Dici che dovrei parlarle ? A volte le ho detto cose bruttissime .


----------



## delfino curioso (3 Dicembre 2016)

ugo1969 ha detto:


> Dici che dovrei parlarle ? A volte le ho detto cose bruttissime .



Si, penso proprio che sia venuto il momento di dirvi tutto, mettere un punto e poi decidere insieme come sarà il vostro futuro.
Avete subito una perdita enorme cominciate a discutere di questo.


----------



## JON (3 Dicembre 2016)

ugo1969 ha detto:


> Dici che dovrei parlarle ? A volte le ho detto cose bruttissime .


Devi tentare la strada del perdono. Non solo per lei, ma per entrambi.
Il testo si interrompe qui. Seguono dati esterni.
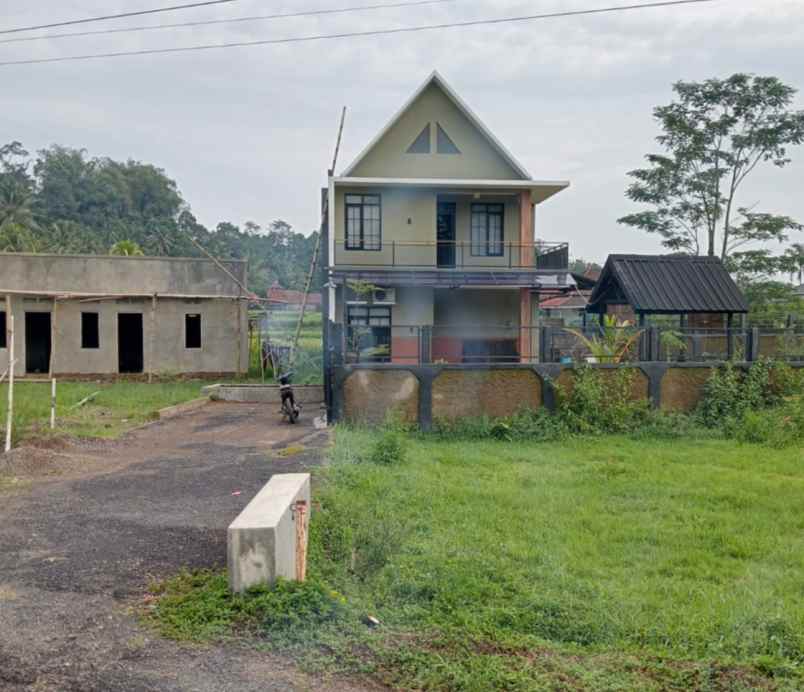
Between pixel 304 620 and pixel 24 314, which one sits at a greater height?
pixel 24 314

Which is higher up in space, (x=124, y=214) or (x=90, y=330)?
(x=124, y=214)

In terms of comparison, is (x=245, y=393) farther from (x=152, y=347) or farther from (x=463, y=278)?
(x=463, y=278)

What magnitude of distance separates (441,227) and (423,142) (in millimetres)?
2570

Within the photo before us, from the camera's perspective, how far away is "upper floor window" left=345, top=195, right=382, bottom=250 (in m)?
23.6

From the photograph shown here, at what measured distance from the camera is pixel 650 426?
13.8 m

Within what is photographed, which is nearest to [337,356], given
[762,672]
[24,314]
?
[762,672]

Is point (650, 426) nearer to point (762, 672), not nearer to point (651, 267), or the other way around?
point (651, 267)

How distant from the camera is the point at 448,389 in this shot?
1386 centimetres

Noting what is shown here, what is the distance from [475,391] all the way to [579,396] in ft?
5.85

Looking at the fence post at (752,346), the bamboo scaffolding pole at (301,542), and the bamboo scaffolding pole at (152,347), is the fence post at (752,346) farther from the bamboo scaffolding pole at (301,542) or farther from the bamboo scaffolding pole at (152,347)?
the bamboo scaffolding pole at (152,347)

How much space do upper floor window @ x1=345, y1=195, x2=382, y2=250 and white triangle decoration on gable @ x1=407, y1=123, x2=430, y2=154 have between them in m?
1.86

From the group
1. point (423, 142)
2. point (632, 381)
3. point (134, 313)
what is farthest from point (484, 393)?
point (134, 313)

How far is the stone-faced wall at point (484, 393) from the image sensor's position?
13.9 metres

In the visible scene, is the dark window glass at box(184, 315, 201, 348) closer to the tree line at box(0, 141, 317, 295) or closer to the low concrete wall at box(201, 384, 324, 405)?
the low concrete wall at box(201, 384, 324, 405)
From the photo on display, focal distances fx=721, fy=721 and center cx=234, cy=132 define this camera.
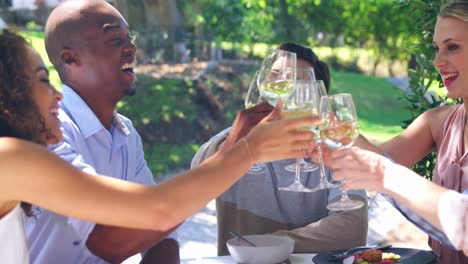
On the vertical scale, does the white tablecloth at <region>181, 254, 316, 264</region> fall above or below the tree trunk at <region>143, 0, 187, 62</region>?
above

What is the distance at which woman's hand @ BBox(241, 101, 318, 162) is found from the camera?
2.19 meters

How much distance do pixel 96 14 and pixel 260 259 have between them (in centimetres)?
125

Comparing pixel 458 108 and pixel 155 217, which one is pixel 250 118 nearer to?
pixel 155 217

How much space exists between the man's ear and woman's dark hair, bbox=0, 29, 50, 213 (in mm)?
823

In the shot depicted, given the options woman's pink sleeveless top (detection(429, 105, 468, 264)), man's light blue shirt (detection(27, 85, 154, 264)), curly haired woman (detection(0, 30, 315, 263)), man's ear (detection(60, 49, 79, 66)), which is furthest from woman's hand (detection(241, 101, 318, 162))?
man's ear (detection(60, 49, 79, 66))

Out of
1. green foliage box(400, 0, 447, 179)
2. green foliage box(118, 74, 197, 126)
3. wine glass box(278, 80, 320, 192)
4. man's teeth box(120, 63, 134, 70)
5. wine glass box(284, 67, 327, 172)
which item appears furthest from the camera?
green foliage box(118, 74, 197, 126)

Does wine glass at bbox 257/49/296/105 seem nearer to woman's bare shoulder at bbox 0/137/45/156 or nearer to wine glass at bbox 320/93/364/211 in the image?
wine glass at bbox 320/93/364/211

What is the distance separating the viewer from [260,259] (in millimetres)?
2689

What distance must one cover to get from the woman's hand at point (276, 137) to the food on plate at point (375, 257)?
59 centimetres

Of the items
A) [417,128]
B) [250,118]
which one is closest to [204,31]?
[417,128]

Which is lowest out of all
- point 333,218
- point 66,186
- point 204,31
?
point 204,31

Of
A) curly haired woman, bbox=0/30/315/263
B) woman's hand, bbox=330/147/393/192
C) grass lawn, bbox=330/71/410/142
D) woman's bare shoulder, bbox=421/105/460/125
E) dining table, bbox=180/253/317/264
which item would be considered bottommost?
grass lawn, bbox=330/71/410/142

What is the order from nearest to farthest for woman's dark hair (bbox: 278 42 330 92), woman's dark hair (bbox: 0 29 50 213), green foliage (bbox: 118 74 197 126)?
woman's dark hair (bbox: 0 29 50 213)
woman's dark hair (bbox: 278 42 330 92)
green foliage (bbox: 118 74 197 126)

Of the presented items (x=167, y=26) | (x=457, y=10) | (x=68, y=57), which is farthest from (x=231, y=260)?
(x=167, y=26)
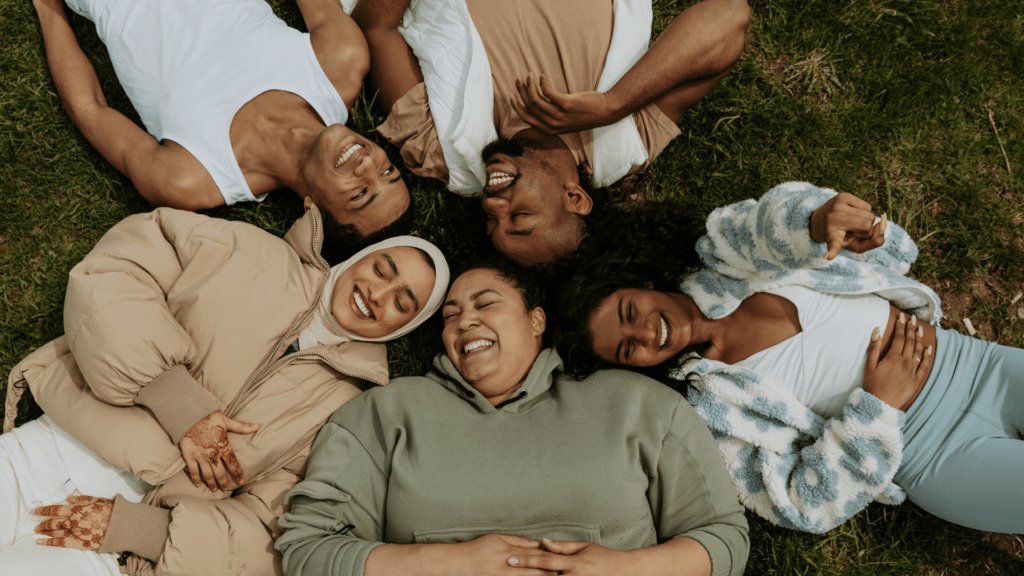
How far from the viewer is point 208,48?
2.87m

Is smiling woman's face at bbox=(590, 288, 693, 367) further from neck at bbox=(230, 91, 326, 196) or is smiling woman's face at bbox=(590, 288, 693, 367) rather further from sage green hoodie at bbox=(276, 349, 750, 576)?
neck at bbox=(230, 91, 326, 196)

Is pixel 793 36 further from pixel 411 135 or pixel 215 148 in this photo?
pixel 215 148

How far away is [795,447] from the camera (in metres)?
2.72

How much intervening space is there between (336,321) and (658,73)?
6.15ft

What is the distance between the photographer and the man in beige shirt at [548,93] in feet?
8.70

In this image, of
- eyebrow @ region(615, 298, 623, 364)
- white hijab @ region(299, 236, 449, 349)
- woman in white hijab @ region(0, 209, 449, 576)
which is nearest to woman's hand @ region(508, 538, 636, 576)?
eyebrow @ region(615, 298, 623, 364)

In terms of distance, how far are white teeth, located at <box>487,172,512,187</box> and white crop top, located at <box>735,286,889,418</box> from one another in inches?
52.6

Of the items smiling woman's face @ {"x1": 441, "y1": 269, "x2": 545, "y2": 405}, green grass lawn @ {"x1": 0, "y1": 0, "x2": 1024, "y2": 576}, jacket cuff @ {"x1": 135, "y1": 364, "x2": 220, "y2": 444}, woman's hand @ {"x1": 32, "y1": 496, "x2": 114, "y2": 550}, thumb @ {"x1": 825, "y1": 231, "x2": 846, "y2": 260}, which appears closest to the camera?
thumb @ {"x1": 825, "y1": 231, "x2": 846, "y2": 260}

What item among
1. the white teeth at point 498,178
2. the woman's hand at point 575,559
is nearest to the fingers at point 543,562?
the woman's hand at point 575,559

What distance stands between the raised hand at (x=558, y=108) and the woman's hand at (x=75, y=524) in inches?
97.0

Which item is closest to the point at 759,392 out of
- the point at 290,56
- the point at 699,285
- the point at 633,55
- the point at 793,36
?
the point at 699,285

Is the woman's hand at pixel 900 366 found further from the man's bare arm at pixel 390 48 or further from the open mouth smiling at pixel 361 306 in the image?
the man's bare arm at pixel 390 48

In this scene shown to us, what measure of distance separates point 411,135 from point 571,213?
36.6 inches

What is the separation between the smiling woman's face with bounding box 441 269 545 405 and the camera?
99.9 inches
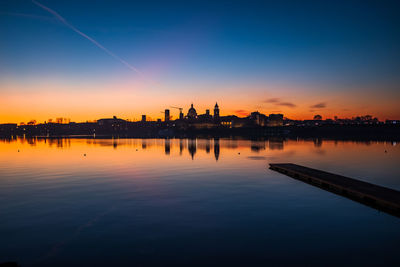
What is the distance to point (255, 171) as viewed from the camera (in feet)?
137

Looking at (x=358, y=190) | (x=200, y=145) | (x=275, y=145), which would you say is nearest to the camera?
(x=358, y=190)

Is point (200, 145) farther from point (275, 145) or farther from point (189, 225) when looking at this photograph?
point (189, 225)

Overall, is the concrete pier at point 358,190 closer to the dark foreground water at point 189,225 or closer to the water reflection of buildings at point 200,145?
the dark foreground water at point 189,225

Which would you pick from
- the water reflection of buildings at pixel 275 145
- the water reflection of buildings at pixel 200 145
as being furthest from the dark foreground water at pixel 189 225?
the water reflection of buildings at pixel 275 145

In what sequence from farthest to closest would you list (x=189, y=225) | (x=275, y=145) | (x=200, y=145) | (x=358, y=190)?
(x=275, y=145) < (x=200, y=145) < (x=358, y=190) < (x=189, y=225)

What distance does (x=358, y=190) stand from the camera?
24688 mm

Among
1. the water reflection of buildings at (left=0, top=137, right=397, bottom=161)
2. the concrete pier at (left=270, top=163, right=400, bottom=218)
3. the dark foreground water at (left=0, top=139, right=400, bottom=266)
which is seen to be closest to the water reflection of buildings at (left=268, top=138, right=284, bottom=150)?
the water reflection of buildings at (left=0, top=137, right=397, bottom=161)

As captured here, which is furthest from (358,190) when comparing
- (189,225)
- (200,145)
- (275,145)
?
(275,145)

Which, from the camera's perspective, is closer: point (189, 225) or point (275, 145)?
point (189, 225)

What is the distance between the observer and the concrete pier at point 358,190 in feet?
68.9

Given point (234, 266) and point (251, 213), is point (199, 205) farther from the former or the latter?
point (234, 266)

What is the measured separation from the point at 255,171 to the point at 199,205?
20.6 meters

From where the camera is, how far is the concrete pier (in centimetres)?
2099

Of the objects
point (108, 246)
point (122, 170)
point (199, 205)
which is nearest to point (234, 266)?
point (108, 246)
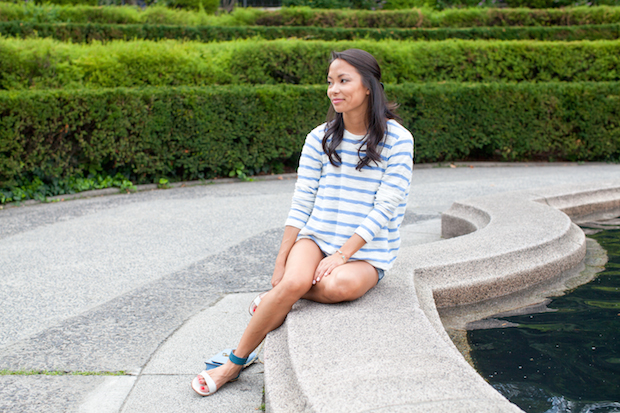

Finora, nel tentativo di recuperare la stima che avevi di lei e che hai perso, hai rifiutato l'idea che dentro di te si faceva strada e che ti diceva che lei non poteva più rappresentare quella che per te fosse prima di tutto questo.

Il tradimento che ha compiuto è stato un SUO, grosso, errore. Non devi tentare di riabilitarla e riconsiderarla per quello che pensavi fosse. Devi tentare di perdonarla perché lei si dimostra pentita e certa di aver capito la natura è la gravità dei suoi errori. Avete entrambi perso quel bambino, ma non avete reagito allo stesso modo. Il tradimento va preso per quello che è, e che non è giustificabile per quella perdita.


----------



## marietto (3 Dicembre 2016)

Piperita ha detto:


> Perdonami, in questo forum quando si parla di traditi che accusano un tradimento, siamo tutti pronti( mi metto nel fascio) a lanciare la prima pietra, adesso non capisco la differenza? Non ci sono elementi imperdonabili?
> Come funziona sta cosa? Usiamo due pesi e due misure in base a quale regola?
> Sono nuova e magari non ho capito un tubo.
> 
> Detto questo,  la penso come te ma non perché non ci siano elementi imperdonabili quanto per il fatto che sono molto accomodante con tutti i tipi di tradimento e a prescindere da chi lo abbia fatto e per quale motivo.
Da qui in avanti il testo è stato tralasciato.